American Thoroughbred racehorse trainer (1945–2026)

John Alexander Shirreffs (June 1, 1945 – February 12, 2026) was an American Thoroughbred racehorse trainer.

Based in California, Shirreffs began training Thoroughbreds in 1978. He won a number of stakes races with his most important coming in the 2005 Kentucky Derby when Giacomo scored a major upset. In 2007, another Shirreffs-trained horse scored a major upset when Tiago, a half-brother to Giacomo (both out of the mare Set Them Free) won the Santa Anita Derby. He was also the trainer of champion Zenyatta, beaten only once in twenty career starts, and winner of the Breeders' Cup Ladies' Classic in 2008 and Breeders' Cup Classic in 2009.

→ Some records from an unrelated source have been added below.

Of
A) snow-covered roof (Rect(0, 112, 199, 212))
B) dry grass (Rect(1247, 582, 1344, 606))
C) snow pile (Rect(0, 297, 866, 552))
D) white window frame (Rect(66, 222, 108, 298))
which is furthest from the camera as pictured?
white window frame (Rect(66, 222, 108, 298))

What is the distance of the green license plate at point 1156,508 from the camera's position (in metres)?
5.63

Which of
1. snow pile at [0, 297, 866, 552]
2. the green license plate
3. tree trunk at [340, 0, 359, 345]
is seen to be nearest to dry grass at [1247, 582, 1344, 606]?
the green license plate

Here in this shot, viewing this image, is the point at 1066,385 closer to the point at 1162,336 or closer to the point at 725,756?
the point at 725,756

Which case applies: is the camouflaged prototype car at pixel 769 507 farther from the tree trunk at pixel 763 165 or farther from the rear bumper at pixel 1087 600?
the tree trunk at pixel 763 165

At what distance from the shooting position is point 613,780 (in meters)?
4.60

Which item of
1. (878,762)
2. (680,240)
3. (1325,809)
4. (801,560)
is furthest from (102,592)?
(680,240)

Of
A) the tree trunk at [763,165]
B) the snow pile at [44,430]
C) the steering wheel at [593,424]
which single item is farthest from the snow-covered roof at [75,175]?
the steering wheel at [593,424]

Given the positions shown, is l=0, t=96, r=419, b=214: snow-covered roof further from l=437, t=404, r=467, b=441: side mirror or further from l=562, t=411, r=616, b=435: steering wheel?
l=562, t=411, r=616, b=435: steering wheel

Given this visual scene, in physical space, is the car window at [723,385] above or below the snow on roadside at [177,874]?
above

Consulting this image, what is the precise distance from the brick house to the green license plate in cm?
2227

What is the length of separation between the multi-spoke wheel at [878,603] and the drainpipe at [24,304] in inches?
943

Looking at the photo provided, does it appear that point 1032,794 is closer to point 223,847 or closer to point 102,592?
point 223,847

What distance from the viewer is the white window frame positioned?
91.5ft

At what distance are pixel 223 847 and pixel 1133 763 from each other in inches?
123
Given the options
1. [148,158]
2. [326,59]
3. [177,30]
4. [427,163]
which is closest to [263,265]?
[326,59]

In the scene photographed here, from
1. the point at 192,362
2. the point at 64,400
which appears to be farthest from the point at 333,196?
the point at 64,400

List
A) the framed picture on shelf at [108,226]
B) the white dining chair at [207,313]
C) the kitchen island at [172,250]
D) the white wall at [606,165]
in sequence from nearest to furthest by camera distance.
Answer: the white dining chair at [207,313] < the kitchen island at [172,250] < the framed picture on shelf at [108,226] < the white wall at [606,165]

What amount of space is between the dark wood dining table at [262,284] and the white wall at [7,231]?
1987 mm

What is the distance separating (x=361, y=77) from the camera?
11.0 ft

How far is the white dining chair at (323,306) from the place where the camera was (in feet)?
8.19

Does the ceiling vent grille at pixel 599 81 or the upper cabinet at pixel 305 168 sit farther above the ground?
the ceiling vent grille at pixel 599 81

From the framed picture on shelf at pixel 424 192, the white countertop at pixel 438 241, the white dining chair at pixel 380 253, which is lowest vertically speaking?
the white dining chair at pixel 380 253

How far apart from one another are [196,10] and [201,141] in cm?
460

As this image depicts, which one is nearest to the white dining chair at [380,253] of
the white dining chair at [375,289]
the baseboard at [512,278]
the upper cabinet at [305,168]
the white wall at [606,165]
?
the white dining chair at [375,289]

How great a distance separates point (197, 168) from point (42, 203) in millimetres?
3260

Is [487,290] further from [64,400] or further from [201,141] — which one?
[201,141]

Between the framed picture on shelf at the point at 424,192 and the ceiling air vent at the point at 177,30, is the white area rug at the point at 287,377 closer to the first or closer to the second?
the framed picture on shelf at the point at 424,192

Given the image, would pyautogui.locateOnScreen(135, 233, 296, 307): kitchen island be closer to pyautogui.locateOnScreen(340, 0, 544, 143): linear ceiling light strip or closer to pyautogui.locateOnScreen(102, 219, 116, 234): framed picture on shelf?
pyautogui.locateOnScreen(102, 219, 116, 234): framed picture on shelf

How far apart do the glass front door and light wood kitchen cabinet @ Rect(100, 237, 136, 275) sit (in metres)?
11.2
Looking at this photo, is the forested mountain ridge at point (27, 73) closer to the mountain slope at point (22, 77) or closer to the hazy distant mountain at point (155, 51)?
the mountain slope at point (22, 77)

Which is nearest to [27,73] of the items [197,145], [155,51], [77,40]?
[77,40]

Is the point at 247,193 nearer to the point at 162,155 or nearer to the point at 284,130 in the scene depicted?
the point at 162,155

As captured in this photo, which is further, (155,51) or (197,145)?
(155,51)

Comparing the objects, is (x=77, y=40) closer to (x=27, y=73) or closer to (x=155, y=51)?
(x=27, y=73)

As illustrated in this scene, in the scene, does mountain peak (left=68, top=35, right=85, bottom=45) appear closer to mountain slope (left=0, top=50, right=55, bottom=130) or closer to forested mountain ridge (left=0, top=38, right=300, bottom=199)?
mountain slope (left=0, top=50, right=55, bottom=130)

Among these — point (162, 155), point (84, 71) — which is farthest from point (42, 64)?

In November 2009, Shirreffs became the first trainer to conquer both the Ladies' Classic and Classic in the same year, as Life Is Sweet romped home in the former and Zenyatta defeated males in the latter.

Shirreffs grew up around horses at his family's farm. He served in the U.S. Marine Corps in Vietnam during the Vietnam War. Later he broke yearlings for Ed Nahem at Lakeview Thoroughbred farm. After that Shirreffs got his training license in 1978 and operated a small stable in Northern California. He was married to Dottie Ingordo.

Shirreffs died in his sleep at his home in Arcadia, California, on the morning of February 12, 2026, at the age of 80. He had 596 training victories from 3,589 career starts.

In 2026, Shirreffs was posthumously elected into the National Museum of Racing and Hall of Fame.